Wallabies prove tough to tackle
New Zealand’s wallaby problem could become a full-blown plague unless efforts to control them are ramped up and ‘shortsighted’ hunters start playing by the rules.
Forest and Bird says the pests could spread to cover a third of the country unless the Government steps in to fund a beefed-up control programme.
Central North Island regional manager Rebecca Stirnemann said wallabies were like giant rabbits, eating their way through native bush, damaging tussock grasslands and devouring pasture and young pine trees.
‘‘They pose an enormous threat, economically and environmentally,’’ Stirnemann said.
Introduced from Australia in the 1870s, wallabies are common in parts of South Canterbury, Otago and Bay of Plenty but their reach is growing.
They have been seen in fresh territories in Auckland, Northland, Hawke’s Bay, Waikato, Gisborne, Wellington, Marlborough, Southland, and the West Coast.
Federated Farmers South Canterbury
president Jason Grant said wallabies generally stuck to a 10 or 12-hectare patch unless forced to move on.
‘‘That’s where shooting [to control them] can be a problem because you never get them all and it spreads them out,’’ he said.
Often their appearance in a new area made sense, with an obvious link to a nearby population, but they had also turned up in far-flung places with no natural explanation, Grant said.
‘‘I have heard of people moving them to hunt.
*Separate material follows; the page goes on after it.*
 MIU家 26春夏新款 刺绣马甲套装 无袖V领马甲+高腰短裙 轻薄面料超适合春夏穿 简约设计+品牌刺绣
When they turn up in North Canterbury or way down in Hawea, somewhere where there’s no obvious link to wallabies, that’s suspicious,’’ he said.
‘‘It’s very shortsighted and irresponsible to introduce a pest just to hunt it.’’
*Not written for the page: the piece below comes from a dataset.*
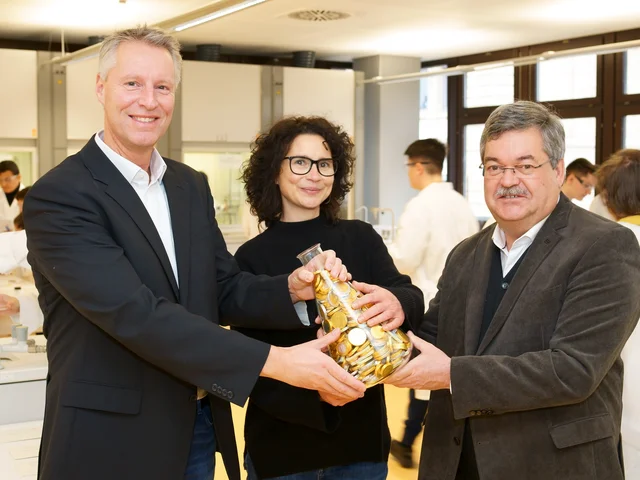 Die Fördersumme übergab Ralf Müller, Geschäftsführer Chemie.BW (rechts), an Dr. Uta Beck, die für das Lehr-Lern-Labor "makeScience!"verantwortlich ist, und an Prof. Dr. Matthias Ducci, den Leiter des Instituts für Chemie an der Pädagogischen Hochschule Karlsruhe. Foto: Chemie.BW   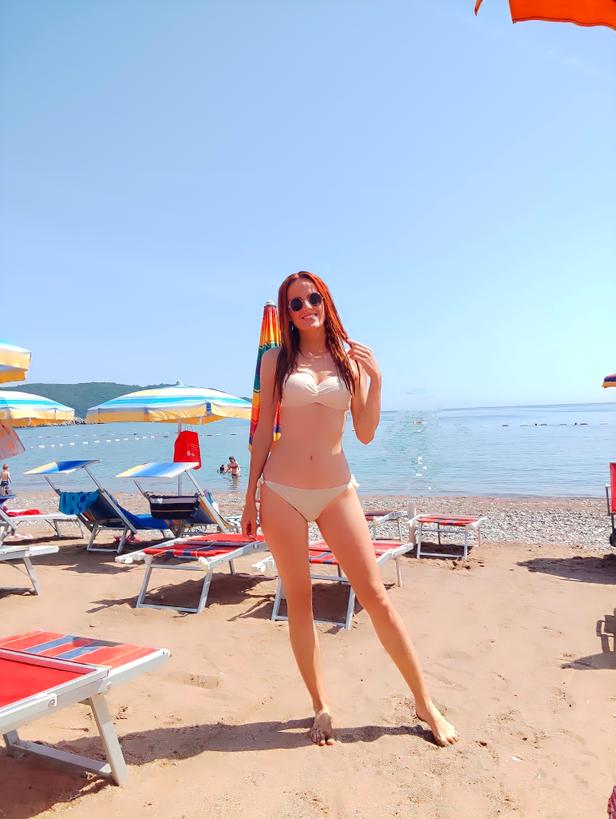 NellyMonk1's tweet photo. Hello from the Adriatic sea! ⛱️🌴🌊

#beachgirl #beach #athebeach #ginger #beachtime https://t.co/Pzu4Pqu451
Government funding was provided for wallaby control in South Canterbury until 1992, when the responsibility shifted to farmers in a containment area bordered by the Waitaki River, Lake Tekapo and the Rangitata River.
Since then, wallaby numbers in the south have escalated, with hundreds of thousands believed to live within the containment area.
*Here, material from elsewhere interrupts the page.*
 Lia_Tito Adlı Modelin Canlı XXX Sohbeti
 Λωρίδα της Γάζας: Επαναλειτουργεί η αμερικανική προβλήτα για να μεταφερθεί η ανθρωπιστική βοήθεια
Environment Canterbury runs a wallaby management programme aimed at preventing breeding populations of Bennett’s wallabies establishing outside that area.
Occasional sightings of isolated wallabies further afield, including on the Banks Peninsula and west of Christchurch at Mt Oxford, suggested they were being illegally released, the council said.
Under the Biosecurity Act, it is an offence to move live wallabies out of the containment area, with penalties including a fine of up to $50,000 and/or a year in prison.
Stirnemann said effective wallaby control would cost about $7.4 million a year for 10 years but less than $1.4 million was spent by local and central government and private landowners in 2017 and 2018. ‘‘It’s shocking that we’re not putting more funding into dealing with this plague of wallabies,’’ she said.